PDA can significantly impact education.15 Many children struggle to access appropriate support for their behavioral challenges. In some cases, the distress and burnout caused by demand avoidance can be so overwhelming that they feel unable to attend school.16 As a result, they may feel excluded by their peers or even be expelled from school.

Beyond education, PDA presents significant challenges to families. Parental reports suggest that traditional parenting techniques (involving clear boundaries and reward systems) often do not work with PDA.17 Some parents reported that following advice from parenting trainings actually made their child’s difficulties worse.

Parents and caregivers may experience distress from witnessing their child, or the person they care for, in pain.18 They may become exhausted from constantly trying to find effective ways to reduce, disguise, or remove demands. They may also face ongoing stress and frustration when trying to access support in areas such as diagnosis, education, mental health, and social care.

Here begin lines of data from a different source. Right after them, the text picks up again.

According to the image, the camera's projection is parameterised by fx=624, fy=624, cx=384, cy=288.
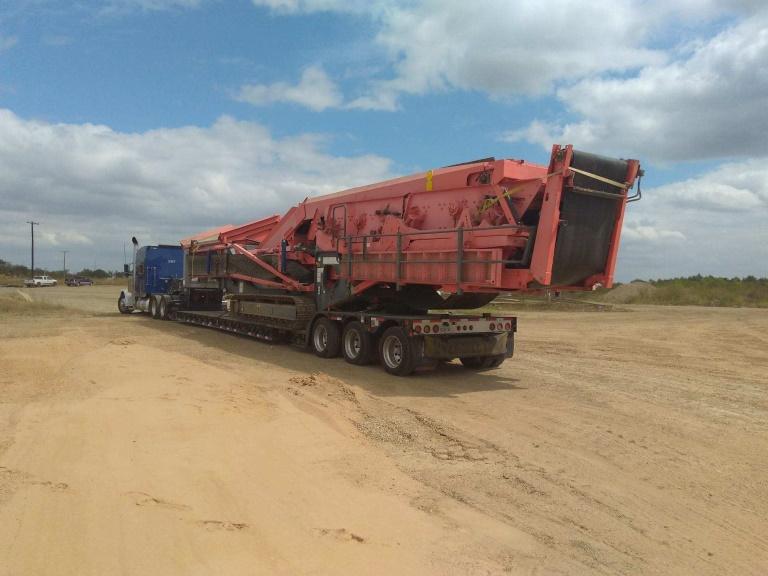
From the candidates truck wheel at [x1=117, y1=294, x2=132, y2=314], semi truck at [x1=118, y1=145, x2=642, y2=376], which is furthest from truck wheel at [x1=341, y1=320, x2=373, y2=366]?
truck wheel at [x1=117, y1=294, x2=132, y2=314]

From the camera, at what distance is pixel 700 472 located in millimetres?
5824

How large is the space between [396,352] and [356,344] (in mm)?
1437

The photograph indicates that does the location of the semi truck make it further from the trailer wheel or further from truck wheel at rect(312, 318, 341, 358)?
the trailer wheel

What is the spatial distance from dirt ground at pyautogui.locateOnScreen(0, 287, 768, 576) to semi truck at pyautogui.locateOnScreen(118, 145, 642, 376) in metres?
1.07

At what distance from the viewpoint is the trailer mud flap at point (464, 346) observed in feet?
35.7

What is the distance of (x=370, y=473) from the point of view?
17.7 feet

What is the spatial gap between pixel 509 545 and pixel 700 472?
2.73 metres

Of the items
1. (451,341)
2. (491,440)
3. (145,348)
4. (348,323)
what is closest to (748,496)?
(491,440)

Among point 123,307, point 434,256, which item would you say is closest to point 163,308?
point 123,307

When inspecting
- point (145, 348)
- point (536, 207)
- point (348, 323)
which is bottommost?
point (145, 348)

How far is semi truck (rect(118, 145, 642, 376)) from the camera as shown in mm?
9664

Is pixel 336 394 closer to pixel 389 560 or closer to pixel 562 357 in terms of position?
pixel 389 560

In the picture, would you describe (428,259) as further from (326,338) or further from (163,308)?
(163,308)

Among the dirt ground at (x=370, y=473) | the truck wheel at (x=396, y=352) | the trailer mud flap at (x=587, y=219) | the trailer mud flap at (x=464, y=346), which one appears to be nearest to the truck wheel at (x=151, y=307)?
the dirt ground at (x=370, y=473)
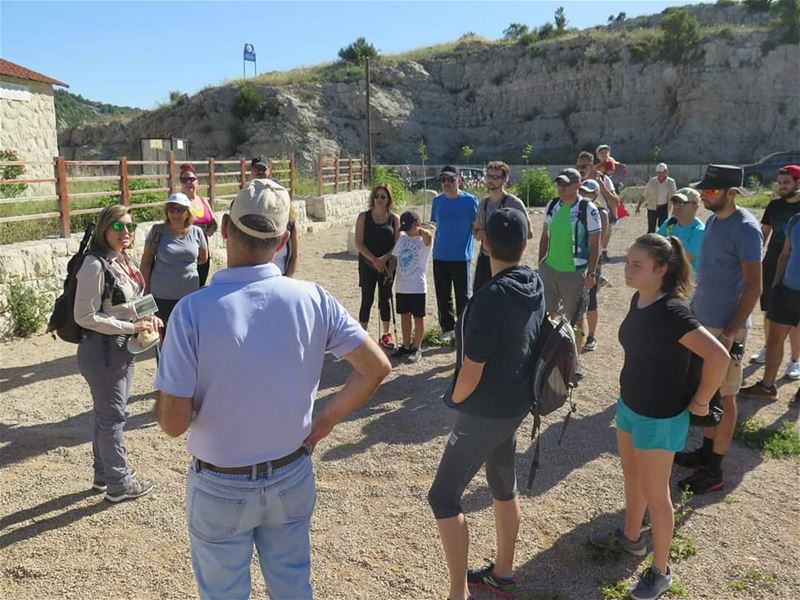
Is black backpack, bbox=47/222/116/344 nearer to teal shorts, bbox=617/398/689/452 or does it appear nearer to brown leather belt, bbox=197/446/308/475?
brown leather belt, bbox=197/446/308/475

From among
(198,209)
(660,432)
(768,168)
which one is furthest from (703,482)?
(768,168)

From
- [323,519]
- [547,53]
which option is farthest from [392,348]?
[547,53]

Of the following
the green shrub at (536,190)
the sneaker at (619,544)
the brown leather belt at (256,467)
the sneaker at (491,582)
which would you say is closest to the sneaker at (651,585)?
the sneaker at (619,544)

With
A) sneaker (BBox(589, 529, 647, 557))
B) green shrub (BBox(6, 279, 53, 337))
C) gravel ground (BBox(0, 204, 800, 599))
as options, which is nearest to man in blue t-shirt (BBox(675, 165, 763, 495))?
gravel ground (BBox(0, 204, 800, 599))

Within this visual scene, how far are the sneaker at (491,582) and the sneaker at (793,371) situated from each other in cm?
410

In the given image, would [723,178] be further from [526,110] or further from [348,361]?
[526,110]

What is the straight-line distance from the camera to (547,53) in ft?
145

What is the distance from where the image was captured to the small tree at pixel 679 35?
1566 inches

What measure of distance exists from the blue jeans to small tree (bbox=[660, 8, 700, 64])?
44932 mm

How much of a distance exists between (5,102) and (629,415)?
18.2m

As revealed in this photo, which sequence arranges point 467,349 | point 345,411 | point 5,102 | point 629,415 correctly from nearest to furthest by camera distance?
1. point 345,411
2. point 467,349
3. point 629,415
4. point 5,102

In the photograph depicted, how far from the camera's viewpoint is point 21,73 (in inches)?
665

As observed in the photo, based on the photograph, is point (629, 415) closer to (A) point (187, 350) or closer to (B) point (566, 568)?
(B) point (566, 568)

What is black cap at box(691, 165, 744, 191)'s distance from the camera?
392cm
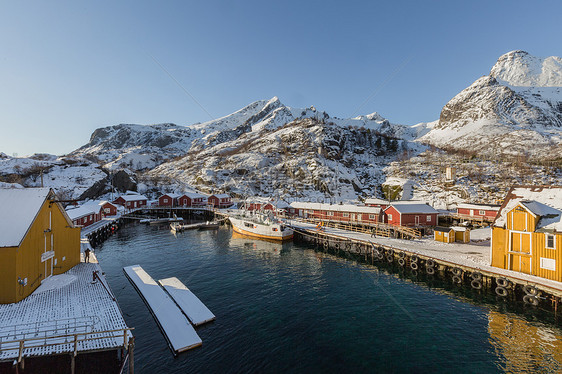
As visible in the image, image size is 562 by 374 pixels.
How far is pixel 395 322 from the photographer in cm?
1920

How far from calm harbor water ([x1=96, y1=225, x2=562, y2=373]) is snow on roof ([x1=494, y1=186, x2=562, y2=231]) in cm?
847

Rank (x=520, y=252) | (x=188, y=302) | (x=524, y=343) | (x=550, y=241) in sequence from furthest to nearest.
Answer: (x=520, y=252)
(x=550, y=241)
(x=188, y=302)
(x=524, y=343)

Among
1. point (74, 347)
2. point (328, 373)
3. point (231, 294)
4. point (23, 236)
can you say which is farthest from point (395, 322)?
point (23, 236)

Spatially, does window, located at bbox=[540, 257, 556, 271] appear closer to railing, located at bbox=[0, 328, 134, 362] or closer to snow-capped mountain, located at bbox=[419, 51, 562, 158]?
railing, located at bbox=[0, 328, 134, 362]

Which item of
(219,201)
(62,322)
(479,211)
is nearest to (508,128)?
(479,211)

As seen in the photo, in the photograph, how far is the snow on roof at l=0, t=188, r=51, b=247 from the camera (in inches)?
690

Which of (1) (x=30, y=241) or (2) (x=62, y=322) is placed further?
(1) (x=30, y=241)

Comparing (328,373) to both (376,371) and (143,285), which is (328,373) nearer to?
(376,371)

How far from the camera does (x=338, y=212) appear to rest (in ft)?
186

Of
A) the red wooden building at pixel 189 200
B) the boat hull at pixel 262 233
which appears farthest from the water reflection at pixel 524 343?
the red wooden building at pixel 189 200

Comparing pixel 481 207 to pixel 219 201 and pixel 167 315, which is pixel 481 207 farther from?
pixel 219 201

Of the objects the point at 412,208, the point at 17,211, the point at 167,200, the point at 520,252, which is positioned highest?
the point at 17,211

Pathological demand avoidance treatment options

PDA is not a formally recognized diagnosis, which means there’s no standard diagnostic criteria for it. Clinicians may use the Extreme Demand Avoidance Questionnaire (EDA-Q) to help identify PDA and guide treatment planning.19

While PDA and autism are often linked, treatment strategies for PDA often differ from the ones recommended for ASD.20 For instance, instead of focusing on rewards and consequences, children with PDA may benefit from flexibility training. This might involve developing skills like making a plan B, compromising, and learning to identify “no-choice” situations.

For adults with PDA who are also diagnosed with ASD, there’s some evidence that cognitive behavioral therapy (CBT) and mindfulness-based interventions can help address the underlying anxiety that appears to drive demand avoidance.21 However, more research is needed to confirm effectiveness.

Supporting someone with PDA

When it comes to supporting a friend or loved one with PDA, a “low-demand, low-arousal” approach is often effective.22 This may look like reducing or removing demands whenever possible, offering choices, using indirect language, and turning requests into games. 23

Allowing the person more control over their environment and avoiding things that may cause stress—like too much eye contact, touching, or confrontation—can also help. If someone is upset, it’s best to give them space or move them to a quieter area.

Other helpful strategies include identifying triggers for demand avoidance, managing and disguising demands, and creating a sensory-friendly environment. Some people also benefit from therapy, mindfulness, or meditation to help manage anxiety and emotions.